FILE PHOTO: Erik Prince, founder of the Blackwater security firm, testifies before a committee of the U.S. Congress about security contracting in Iraq and Afghanistan on Capitol Hill in Washington, October 2, 2007. REUTERS/Larry Downing/File Photo
April 30, 2019
WASHINGTON (Reuters) – A U.S. congressional committee has asked the Justice Department to investigate Trump backer Erik Prince for possible crimes, the panel’s chairman said, adding there was strong evidence he lied to U.S. lawmakers probing Russia.
Democratic Representative Adam Schiff told a Washington Post event there was evidence that Prince, who founded the now defunct Blackwater security firm and is the brother of Education Secretary Betsy DeVos, had willingly misled the House of Representatives Intelligence Committee.
“I believe there was very strong evidence that he willingly misled the committee, made false statements to the committee,” Schiff said, citing Prince’s January 2017 meeting with a Russian banker in the Seychelles. “The evidence is so weighty that the Justice Department needs to consider this.”
He declined to say whether the panel also planned to submit criminal referrals for U.S. President Donald Trump’s son-in-law and White House adviser Jared Kushner and Trump’s son Donald Trump Jr.
At issue are discrepancies between Prince’s comments to Congress versus what he told U.S. Special Counsel Robert Mueller, who in April released his report on Russian meddling in the 2016 presidential election.
The report’s details over Prince’s meeting with Kirill Dmitriev, the head of Russia’s sovereign wealth fund, who reports directly to Russian President Vladimir Putin, differ from testimony Prince gave to the intelligence panel in November 2017.
Perjury before Congress is a crime that can carry a punishment of up to five years in prison and a fine.

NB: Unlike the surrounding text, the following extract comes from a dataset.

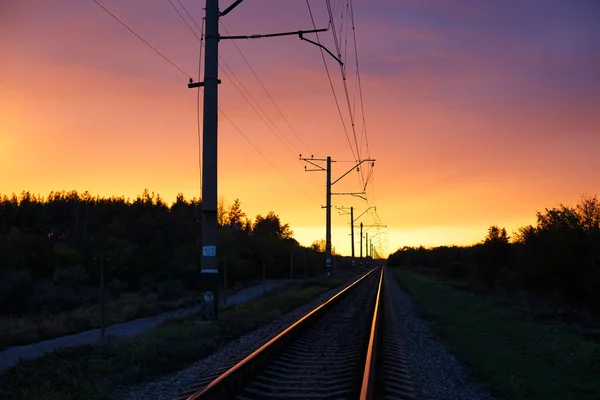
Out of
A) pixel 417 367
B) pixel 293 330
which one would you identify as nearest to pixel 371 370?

Marc Cohen, a spokesman for Prince, could not immediately be reached for comment.
Separately, Prince has been pushing a plan to deploy a private army to help topple Venezuela’s socialist president, Nicholas Maduro, four sources with knowledge of the effort told Reuters.
U.S. Representative Mark Meadows, head of House Republicans’ Freedom Caucus, separately told the Post event that Republicans were considering sending their own criminal referrals for two to three individuals. He declined to name them or give many details, but said two of them were linked to Fusion GPS.
Fusion GPS is a research and intelligence consultancy that hired former British intelligence officer Christopher Steele to investigate Trump and Russia.
“There are two or three individuals that we believe could have potentially given false testimony to Congress,” Meadows, a member of the House Oversight and Government Reform panel. That committee and the Intelligence Committee are among several congressional panels examining Russian interference in American politics, including in the 2016 presidential election.
Meadows added that Trump had not personally encouraged House Republicans to make any referrals to the Justice Department over congressional misstatements, and that he has not spoken to the president about the issue “from a criminal referrals standpoint.”